INDIANAPOLIS (AP) — Indianapolis Colts coach Frank Reich made one thing perfectly clear during the offseason.
He expected the Colts to finish among the league's top-five rushing offenses. At this rate, they might even exceed Reich's expectations.
Two games into the season, the Colts have the NFL's No. 2 ground game, the No. 3 rusher and a play caller committed to sticking with the game plan under any circumstances. It's making an impact.
"The second half we came out more physical and downhill, trying to move the ball," Jordan Wilkins said after rushing for a career-high 82 yards on five carries in Sunday's victory at Tennessee. "Everybody knows the strength of our offense is the offensive line and they kind of took it upon themselves."
No, this is not the sometimes pass-happy Colts (1-1) team fans remember from the Peyton Manning and Andrew Luck eras. Heck, it hardly resembles the team that started last season 1-5.
When Reich arrived last year, he installed a new-look offense full of the trendy run-pass options that have become a league-wide rage. But after watching the Colts allow just 11 sacks over their final 12 games including two playoff games, Reich figured the old-school, smash-mouth philosophy might help Indy take the next step.
So long before Luck's surprise retirement announcement, Reich planned to give Marlon Mack and the other running backs more touches.
The result: Indy rushed for 203 yards, led by Mack's career-high 174, in a season-opening loss to the Chargers, and 34 times for 167 yards against the Titans. And the play that might typify just how much Reich has bought into the run-first approach came on Jacoby Brissett's quarterback sneak on fourth-and-1 from the Colts 35-yard line with 2:23 left and Indy clinging to a two-point lead.
Reich never considered punting.
"I'm not trying to sound like a tough guy, but it really didn't cross my mind," he said. "We have a lot of confidence in our offensive line. There was no other thought."
Brissett's 1-yard gain forced the Titans to burn their final two timeouts and left them with only 67 seconds to move into position for a potentially winning field goal when they did get the ball. Tennessee drove to the Colts 45 turning it over on downs with 13 seconds left.
And as the players' confidence in the ground game continues to build, they're more convinced than ever they could be built for bigger and better things than they achieved last season.
"We've got some tough guys. We actually have a team in every phase of the game," said Brissett, Luck's successor. "There's no quit in this group. You saw that last week, this week, and, you know, we practice hard, we prepare hard for 60-minute games. We go over situations like this every day."

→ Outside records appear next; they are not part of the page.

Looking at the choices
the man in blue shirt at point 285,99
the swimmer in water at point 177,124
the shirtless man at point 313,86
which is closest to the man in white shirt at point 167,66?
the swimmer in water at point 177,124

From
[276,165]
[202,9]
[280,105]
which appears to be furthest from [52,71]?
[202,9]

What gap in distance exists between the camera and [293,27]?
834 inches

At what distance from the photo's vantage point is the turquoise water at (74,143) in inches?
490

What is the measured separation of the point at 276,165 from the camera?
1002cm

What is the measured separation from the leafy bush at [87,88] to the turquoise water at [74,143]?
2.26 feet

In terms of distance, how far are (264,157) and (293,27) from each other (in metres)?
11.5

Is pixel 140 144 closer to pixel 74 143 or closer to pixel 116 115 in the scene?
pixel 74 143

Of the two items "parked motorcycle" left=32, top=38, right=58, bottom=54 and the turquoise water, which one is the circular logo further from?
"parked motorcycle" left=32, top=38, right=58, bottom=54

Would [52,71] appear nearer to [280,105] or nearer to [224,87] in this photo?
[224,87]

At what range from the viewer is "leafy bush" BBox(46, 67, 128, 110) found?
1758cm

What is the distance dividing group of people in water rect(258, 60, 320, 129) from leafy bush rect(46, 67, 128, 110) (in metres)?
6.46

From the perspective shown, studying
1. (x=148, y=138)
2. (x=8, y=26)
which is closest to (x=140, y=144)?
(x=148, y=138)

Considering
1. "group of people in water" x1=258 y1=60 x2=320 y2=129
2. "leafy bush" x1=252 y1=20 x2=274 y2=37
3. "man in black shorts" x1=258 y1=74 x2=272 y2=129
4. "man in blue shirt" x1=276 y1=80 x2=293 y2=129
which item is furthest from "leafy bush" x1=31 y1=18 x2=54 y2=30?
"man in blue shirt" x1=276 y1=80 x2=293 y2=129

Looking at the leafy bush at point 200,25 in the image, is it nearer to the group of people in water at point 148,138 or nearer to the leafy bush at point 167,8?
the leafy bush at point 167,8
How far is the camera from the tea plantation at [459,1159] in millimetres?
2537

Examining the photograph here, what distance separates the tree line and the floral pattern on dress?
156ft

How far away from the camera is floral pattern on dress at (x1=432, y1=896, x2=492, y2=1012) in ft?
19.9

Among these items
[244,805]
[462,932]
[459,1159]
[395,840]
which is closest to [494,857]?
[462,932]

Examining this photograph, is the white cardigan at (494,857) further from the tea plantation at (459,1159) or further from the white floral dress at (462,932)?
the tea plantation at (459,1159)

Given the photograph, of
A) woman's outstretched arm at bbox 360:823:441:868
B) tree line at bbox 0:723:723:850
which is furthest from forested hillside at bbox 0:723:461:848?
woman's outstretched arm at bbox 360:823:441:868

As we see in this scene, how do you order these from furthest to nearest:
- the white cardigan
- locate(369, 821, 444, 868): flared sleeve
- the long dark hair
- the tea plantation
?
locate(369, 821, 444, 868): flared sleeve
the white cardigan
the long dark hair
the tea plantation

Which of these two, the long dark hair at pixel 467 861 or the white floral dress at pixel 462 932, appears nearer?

The pass rush. Indy bet big that free agent defensive end Justin Houston could help improve one of last season's weaknesses. He has. But the Colts are finding other ways to pressure quarterbacks. They're tied for second in the NFL with eight sacks after producing 38 in 2018.
WHAT NEEDS HELP
Placekicking. For most of Adam Vinatieri's career, he's been money. This season, he's already missed five kicks — two field goals and three extra points — costing the Colts seven points in the overtime loss to the Chargers and two more points in Sunday's victory.
DT Denico Autry. The six-year veteran has thrived since moving inside. He's made 9½ sacks in his last 11 games, with two Sunday.
Vinatieri. At age 46, speculation has been swirling about the NFL's career scoring leader, with many wondering if he may retire. Reich said Vinatieri would take reporters' questions Tuesday.
CB Pierre Desir and LB Darius Leonard. Indy's top cornerback left Sunday's game in the third quarter with a knee injury and did not return. Reich said Desir would continue to get evaluated this week. Leonard, Reich said, developed concussion-like symptoms following the game and has been put in the concussion protocol. Leonard led the league in tackles last season and was an All-Pro.
Eight. Indy overcame eight penalties Sunday after being called for only three against the Chargers.
Indianapolis needs to give Brissett enough time to make throws down the field. He's been sacked five times in two games and was under duress much of Sunday, forcing him to throw shorter, quicker passes instead of being able to take advantage of the Colts' playmaking deep threats.